**Problem statement:** Copy the material below line for line, keeping every character exactly as it appears.

_ _ _ _

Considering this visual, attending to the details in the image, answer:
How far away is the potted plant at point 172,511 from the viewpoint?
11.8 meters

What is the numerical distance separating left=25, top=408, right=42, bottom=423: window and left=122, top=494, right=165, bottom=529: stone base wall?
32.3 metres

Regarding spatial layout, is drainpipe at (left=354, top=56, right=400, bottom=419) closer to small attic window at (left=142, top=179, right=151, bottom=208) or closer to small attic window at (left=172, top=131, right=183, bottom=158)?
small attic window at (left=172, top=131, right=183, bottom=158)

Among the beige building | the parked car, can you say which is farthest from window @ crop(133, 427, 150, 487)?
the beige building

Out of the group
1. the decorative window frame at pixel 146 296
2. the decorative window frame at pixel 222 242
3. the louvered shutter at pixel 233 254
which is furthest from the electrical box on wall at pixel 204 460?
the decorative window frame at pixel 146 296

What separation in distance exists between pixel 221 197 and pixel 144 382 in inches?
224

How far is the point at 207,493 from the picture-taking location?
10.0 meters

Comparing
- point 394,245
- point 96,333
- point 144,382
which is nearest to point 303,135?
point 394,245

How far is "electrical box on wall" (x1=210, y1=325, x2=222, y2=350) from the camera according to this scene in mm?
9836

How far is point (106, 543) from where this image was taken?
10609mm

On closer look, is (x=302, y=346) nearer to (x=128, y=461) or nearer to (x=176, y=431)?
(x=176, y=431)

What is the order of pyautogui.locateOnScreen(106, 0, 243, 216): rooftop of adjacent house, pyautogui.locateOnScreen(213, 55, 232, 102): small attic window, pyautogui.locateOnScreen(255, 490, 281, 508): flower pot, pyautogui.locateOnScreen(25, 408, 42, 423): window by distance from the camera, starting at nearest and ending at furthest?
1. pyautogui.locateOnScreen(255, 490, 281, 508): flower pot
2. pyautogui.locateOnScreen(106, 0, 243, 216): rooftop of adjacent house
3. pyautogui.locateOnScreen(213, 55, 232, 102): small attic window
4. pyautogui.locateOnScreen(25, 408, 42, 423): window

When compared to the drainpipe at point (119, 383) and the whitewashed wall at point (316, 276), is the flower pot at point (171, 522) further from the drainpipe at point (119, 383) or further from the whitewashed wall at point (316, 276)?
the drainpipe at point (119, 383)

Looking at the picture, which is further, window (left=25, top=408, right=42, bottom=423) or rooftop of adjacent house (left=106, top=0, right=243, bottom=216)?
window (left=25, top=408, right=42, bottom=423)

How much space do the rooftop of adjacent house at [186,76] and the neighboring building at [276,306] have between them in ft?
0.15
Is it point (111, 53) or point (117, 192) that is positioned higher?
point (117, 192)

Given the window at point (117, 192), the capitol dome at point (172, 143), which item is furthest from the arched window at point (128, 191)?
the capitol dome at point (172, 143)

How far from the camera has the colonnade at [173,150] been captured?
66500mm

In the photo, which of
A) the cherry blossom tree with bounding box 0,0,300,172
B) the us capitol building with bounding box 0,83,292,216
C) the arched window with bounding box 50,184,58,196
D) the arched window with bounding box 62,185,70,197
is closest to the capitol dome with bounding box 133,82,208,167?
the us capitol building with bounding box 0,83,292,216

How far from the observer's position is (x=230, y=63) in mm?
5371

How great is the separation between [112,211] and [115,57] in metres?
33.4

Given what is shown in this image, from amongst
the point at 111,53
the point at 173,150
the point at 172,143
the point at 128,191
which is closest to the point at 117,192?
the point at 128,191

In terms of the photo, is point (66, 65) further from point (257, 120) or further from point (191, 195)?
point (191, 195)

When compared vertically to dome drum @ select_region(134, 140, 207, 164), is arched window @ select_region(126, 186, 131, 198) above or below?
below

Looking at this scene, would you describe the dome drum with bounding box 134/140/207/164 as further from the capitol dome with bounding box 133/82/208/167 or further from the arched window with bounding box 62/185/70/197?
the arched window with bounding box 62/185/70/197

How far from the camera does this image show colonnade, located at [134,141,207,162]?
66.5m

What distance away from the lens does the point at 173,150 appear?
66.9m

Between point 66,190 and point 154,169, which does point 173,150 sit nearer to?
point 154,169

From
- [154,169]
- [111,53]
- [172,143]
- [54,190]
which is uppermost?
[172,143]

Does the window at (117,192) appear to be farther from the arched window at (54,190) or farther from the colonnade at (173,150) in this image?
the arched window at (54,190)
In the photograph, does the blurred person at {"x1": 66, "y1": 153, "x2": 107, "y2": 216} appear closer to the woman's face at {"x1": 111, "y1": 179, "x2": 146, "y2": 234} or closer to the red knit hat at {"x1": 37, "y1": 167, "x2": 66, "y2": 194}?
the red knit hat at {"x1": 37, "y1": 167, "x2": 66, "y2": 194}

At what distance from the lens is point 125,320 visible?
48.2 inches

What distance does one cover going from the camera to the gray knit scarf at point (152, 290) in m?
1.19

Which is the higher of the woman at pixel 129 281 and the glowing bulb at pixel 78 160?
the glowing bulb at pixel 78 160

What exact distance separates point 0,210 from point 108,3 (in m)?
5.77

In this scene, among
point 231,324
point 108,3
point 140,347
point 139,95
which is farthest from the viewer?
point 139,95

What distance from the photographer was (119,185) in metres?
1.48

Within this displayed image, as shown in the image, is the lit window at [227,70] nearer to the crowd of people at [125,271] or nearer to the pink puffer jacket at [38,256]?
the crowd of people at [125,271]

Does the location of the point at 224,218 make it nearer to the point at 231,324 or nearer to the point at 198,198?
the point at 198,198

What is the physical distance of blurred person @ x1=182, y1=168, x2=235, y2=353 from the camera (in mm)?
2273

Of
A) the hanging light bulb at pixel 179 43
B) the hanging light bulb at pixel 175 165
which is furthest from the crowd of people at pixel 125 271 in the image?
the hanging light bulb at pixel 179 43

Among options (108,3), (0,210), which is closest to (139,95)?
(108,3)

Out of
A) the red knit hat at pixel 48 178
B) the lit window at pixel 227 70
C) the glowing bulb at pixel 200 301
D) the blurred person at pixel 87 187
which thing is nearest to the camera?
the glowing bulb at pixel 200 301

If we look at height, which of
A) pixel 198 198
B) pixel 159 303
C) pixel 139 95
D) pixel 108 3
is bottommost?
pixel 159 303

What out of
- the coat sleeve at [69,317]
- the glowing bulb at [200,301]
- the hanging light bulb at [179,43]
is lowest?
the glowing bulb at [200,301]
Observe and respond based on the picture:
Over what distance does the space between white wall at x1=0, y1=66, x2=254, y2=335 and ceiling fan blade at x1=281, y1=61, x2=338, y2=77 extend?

_ _ _ _

**Worked solution:**
Considering this visual, attending to the details in the image, answer:
How far away is the potted plant at point 172,511 from the viewpoint?
11.8 meters

What is the numerical distance separating left=25, top=408, right=42, bottom=423: window and left=122, top=494, right=165, bottom=529: stone base wall?
32.3 metres

Regarding spatial layout, is drainpipe at (left=354, top=56, right=400, bottom=419) closer to small attic window at (left=142, top=179, right=151, bottom=208) or closer to small attic window at (left=172, top=131, right=183, bottom=158)?
small attic window at (left=172, top=131, right=183, bottom=158)

Among the beige building | the parked car, can you say which is farthest from window @ crop(133, 427, 150, 487)?
the beige building

Out of the group
1. the decorative window frame at pixel 146 296
2. the decorative window frame at pixel 222 242
3. the louvered shutter at pixel 233 254
which is furthest from the electrical box on wall at pixel 204 460?
the decorative window frame at pixel 146 296

What separation in distance exists between pixel 221 197 and pixel 144 382 in inches?
224

How far is the point at 207,493 from the picture-taking location?
10.0 meters

Comparing
- point 394,245
- point 96,333
- point 144,382
which is nearest to point 303,135?
point 394,245

How far is "electrical box on wall" (x1=210, y1=325, x2=222, y2=350) from the camera according to this scene in mm?
9836

How far is point (106, 543) from where this image was taken?
10609mm

On closer look, is (x=302, y=346) nearer to (x=128, y=461) or nearer to (x=176, y=431)?
(x=176, y=431)

What is the order of pyautogui.locateOnScreen(106, 0, 243, 216): rooftop of adjacent house, pyautogui.locateOnScreen(213, 55, 232, 102): small attic window, pyautogui.locateOnScreen(255, 490, 281, 508): flower pot, pyautogui.locateOnScreen(25, 408, 42, 423): window by distance from the camera, starting at nearest and ending at furthest?
1. pyautogui.locateOnScreen(255, 490, 281, 508): flower pot
2. pyautogui.locateOnScreen(106, 0, 243, 216): rooftop of adjacent house
3. pyautogui.locateOnScreen(213, 55, 232, 102): small attic window
4. pyautogui.locateOnScreen(25, 408, 42, 423): window

When compared to the drainpipe at point (119, 383) and the whitewashed wall at point (316, 276), is the flower pot at point (171, 522) further from the drainpipe at point (119, 383) or further from the whitewashed wall at point (316, 276)?
the drainpipe at point (119, 383)

Looking at the picture, which is further, window (left=25, top=408, right=42, bottom=423) or rooftop of adjacent house (left=106, top=0, right=243, bottom=216)?
window (left=25, top=408, right=42, bottom=423)

How much space do the rooftop of adjacent house at [186,76] and the neighboring building at [276,306] have between them in ft?
0.15
Is it point (111, 53) or point (117, 192) that is positioned higher?
point (117, 192)

Given the window at point (117, 192), the capitol dome at point (172, 143), which item is furthest from the arched window at point (128, 191)?
the capitol dome at point (172, 143)

How far from the camera has the colonnade at [173,150] been captured?
66500mm

In the photo, which of
A) the cherry blossom tree with bounding box 0,0,300,172
B) the us capitol building with bounding box 0,83,292,216
C) the arched window with bounding box 50,184,58,196
D) the arched window with bounding box 62,185,70,197
is closest to the capitol dome with bounding box 133,82,208,167?
the us capitol building with bounding box 0,83,292,216

How far from the observer's position is (x=230, y=63) in mm?
5371

How great is the separation between [112,211] and [115,57] in metres?
33.4

Given what is shown in this image, from amongst
the point at 111,53
the point at 173,150
the point at 172,143
the point at 128,191
which is closest to the point at 117,192?
the point at 128,191

In terms of the photo, is point (66, 65) further from point (257, 120) or further from point (191, 195)?
point (191, 195)

When compared vertically to dome drum @ select_region(134, 140, 207, 164), is arched window @ select_region(126, 186, 131, 198) above or below?
below

Looking at this scene, would you describe the dome drum with bounding box 134/140/207/164 as further from the capitol dome with bounding box 133/82/208/167 or further from the arched window with bounding box 62/185/70/197?
the arched window with bounding box 62/185/70/197

How far from the camera does this image show colonnade, located at [134,141,207,162]?
66.5m

What distance away from the lens does the point at 173,150 appear?
66.9m

Between point 66,190 and point 154,169, which does point 173,150 sit nearer to?
point 154,169

From
- [154,169]
- [111,53]
- [172,143]
- [54,190]
which is uppermost?
[172,143]

Does the window at (117,192) appear to be farther from the arched window at (54,190) or farther from the colonnade at (173,150) in this image?
the arched window at (54,190)
In the photograph, does the blurred person at {"x1": 66, "y1": 153, "x2": 107, "y2": 216} appear closer to the woman's face at {"x1": 111, "y1": 179, "x2": 146, "y2": 234} or closer to the red knit hat at {"x1": 37, "y1": 167, "x2": 66, "y2": 194}?
the red knit hat at {"x1": 37, "y1": 167, "x2": 66, "y2": 194}

At what distance from the lens is point 125,320 visible?
48.2 inches

What distance does one cover going from the camera to the gray knit scarf at point (152, 290) in m?
1.19

Which is the higher of the woman at pixel 129 281 and the glowing bulb at pixel 78 160?
the glowing bulb at pixel 78 160

What exact distance separates point 0,210 from point 108,3 (in m)?
5.77

In this scene, among
point 231,324
point 108,3
point 140,347
point 139,95
which is farthest from the viewer?
point 139,95

What distance from the photographer was (119,185) in metres?
1.48

Within this displayed image, as shown in the image, is the lit window at [227,70] nearer to the crowd of people at [125,271] or nearer to the pink puffer jacket at [38,256]?
the crowd of people at [125,271]

Does the location of the point at 224,218 make it nearer to the point at 231,324 or nearer to the point at 198,198?
the point at 198,198

What is the physical distance of blurred person @ x1=182, y1=168, x2=235, y2=353 from the camera (in mm)?
2273

Of
A) the hanging light bulb at pixel 179 43
B) the hanging light bulb at pixel 175 165
which is furthest from the crowd of people at pixel 125 271 in the image?
the hanging light bulb at pixel 179 43

Among options (108,3), (0,210), which is closest to (139,95)?
(108,3)

Out of
A) the red knit hat at pixel 48 178
B) the lit window at pixel 227 70
C) the glowing bulb at pixel 200 301
D) the blurred person at pixel 87 187
which thing is nearest to the camera?
the glowing bulb at pixel 200 301

If we look at height, which of
A) pixel 198 198
B) pixel 159 303
C) pixel 139 95
D) pixel 108 3
is bottommost?
pixel 159 303

What out of
- the coat sleeve at [69,317]
- the glowing bulb at [200,301]
- the hanging light bulb at [179,43]
is lowest?
the glowing bulb at [200,301]
Observe and respond based on the picture:
Over what distance does the space between white wall at x1=0, y1=66, x2=254, y2=335 and ceiling fan blade at x1=281, y1=61, x2=338, y2=77 extend?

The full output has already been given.